Written request A: Transcribe the forum thread about the beach fishing cart from "Here is the" up to and including "seem like forever.".

# My latest invention for beach fishing...



## cline4 (Apr 21, 2009)

I was fortunate enough today to score a set of plastic tires from a childs "Jeep". Please see the attached photos. I had been trying to buy some Wheeleez but now I am blessed with a set of nice plastic tires to make things go good on the beach.

:usaflag:usaflag



















Let me know what you all think? Will this work on the beach????


----------



## Boatjob1 (Oct 2, 2007)

That's GREAT.......... I have a cooler just like that but as you know the original wheels bog down easily.... Have you had it in the sand yet?????? let me know how it goes. I'm sure it will be better that the other ones.... Any chance that you can show us how you mounted the new axle, and the bottom????? Thanxxx again for sharing.......... Nice job... T


----------



## cline4 (Apr 21, 2009)

I will be trying it on Friday in the sandand will report back, Pics of the axle attachment will be forthcoming!!!


----------



## cline4 (Apr 21, 2009)

Here is the attachment procedure. I used a peice of 1/2" PVC to secure the axle to the cooler. Four 1/2" PVC clamps were used to attach axle to plywood bottom which was attached to cooler with 1/4" bolts and locknuts!!


----------



## Coconut Joe (Oct 5, 2007)

Very nice setup.:bowdown:bowdown Now, I'll have to keep my eyes out for those plastic car wheels !!! Have you thought aboutadding some type of soft padding on the handle because after a long day at the beach, the haul back through the sand might seem like forever.


----------



## GONU (Oct 3, 2007)

I would patent that. nice rig.


----------



## biggamefishr (Oct 26, 2007)

looks great, the only problem I see is that as soon as that front vertical piece of plywood hits the sand with the weight of ice on top of it, and the weight of the rods hanging out past it....its gonna sink. maybe T it off with like a 2" wide piece of the same plywood?


----------



## Big Ed (Apr 7, 2009)

That looks great. Good job!


----------



## SPECKDECK (Oct 2, 2007)

you could also use the 10 inch rubber air tires offered at Harbor Freight. I think you can 

catch them on sale for about 6.99. 

Looks like a good rig though. This is just a thought if the wheels still sink with your current setup.


----------



## naclh2oDave (Apr 8, 2008)

That looks good. I think it'll do the trick.


----------



## cline4 (Apr 21, 2009)

I'm gonna follow the suggestions and add a "Tee" to the piece of wood that touches the sand and some padding to the handle. Thanks for all the input and suggestions. I have two more of those wheels if anyone needs them, one of them doesn't have an insert that is needed. If you would likethem let me know!!


----------



## ShaneLane (Aug 3, 2008)

Written request B: State how many lines in the entries contain the word "would". Reply with the number alone.

Records for this exercise:
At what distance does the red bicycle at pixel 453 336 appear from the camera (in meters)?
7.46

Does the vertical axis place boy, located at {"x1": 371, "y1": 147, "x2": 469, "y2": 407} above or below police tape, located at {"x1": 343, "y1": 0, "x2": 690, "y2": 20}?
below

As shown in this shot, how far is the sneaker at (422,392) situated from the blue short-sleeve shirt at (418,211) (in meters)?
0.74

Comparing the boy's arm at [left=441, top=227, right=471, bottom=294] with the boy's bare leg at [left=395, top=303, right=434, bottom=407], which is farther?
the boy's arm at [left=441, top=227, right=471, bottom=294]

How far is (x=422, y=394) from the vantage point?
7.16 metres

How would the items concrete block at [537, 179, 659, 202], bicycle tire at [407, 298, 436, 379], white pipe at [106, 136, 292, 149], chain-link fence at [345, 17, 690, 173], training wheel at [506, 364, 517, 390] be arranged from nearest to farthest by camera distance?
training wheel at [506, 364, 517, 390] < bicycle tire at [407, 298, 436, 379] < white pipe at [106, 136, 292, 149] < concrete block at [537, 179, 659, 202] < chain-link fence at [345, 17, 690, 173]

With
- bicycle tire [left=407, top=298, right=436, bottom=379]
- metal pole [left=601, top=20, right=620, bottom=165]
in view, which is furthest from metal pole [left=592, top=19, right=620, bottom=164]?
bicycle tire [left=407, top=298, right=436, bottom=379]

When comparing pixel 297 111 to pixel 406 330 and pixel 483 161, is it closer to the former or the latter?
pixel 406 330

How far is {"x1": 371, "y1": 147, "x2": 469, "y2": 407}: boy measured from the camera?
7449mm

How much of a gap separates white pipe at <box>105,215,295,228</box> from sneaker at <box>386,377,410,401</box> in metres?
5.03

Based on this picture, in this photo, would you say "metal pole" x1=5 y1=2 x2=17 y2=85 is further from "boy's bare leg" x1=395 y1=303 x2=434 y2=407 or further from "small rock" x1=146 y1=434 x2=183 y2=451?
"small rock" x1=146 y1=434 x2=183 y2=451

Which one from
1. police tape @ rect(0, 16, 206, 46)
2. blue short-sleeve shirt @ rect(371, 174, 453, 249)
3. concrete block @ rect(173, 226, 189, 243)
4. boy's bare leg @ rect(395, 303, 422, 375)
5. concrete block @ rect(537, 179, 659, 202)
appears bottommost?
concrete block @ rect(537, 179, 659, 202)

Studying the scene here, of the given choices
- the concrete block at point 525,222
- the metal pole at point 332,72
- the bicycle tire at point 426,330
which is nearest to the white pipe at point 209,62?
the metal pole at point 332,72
...
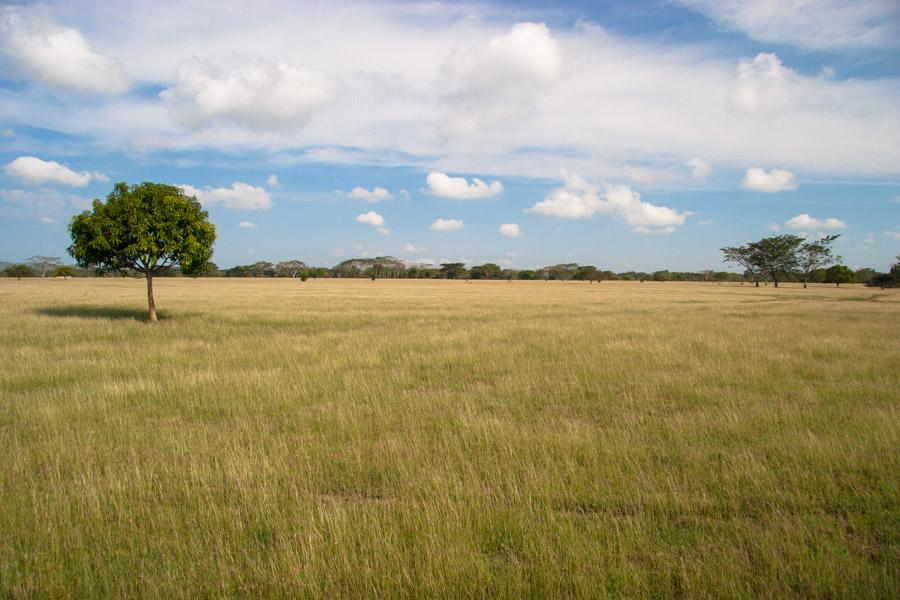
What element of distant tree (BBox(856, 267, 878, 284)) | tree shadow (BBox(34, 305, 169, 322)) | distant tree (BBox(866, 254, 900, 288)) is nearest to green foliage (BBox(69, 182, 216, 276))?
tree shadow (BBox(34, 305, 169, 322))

Reply A:
Here is the attachment procedure. I used a peice of 1/2" PVC to secure the axle to the cooler. Four 1/2" PVC clamps were used to attach axle to plywood bottom which was attached to cooler with 1/4" bolts and locknuts!!


----------



## Coconut Joe (Oct 5, 2007)

Very nice setup.:bowdown:bowdown Now, I'll have to keep my eyes out for those plastic car wheels !!! Have you thought aboutadding some type of soft padding on the handle because after a long day at the beach, the haul back through the sand might seem like forever.

Reply B: 2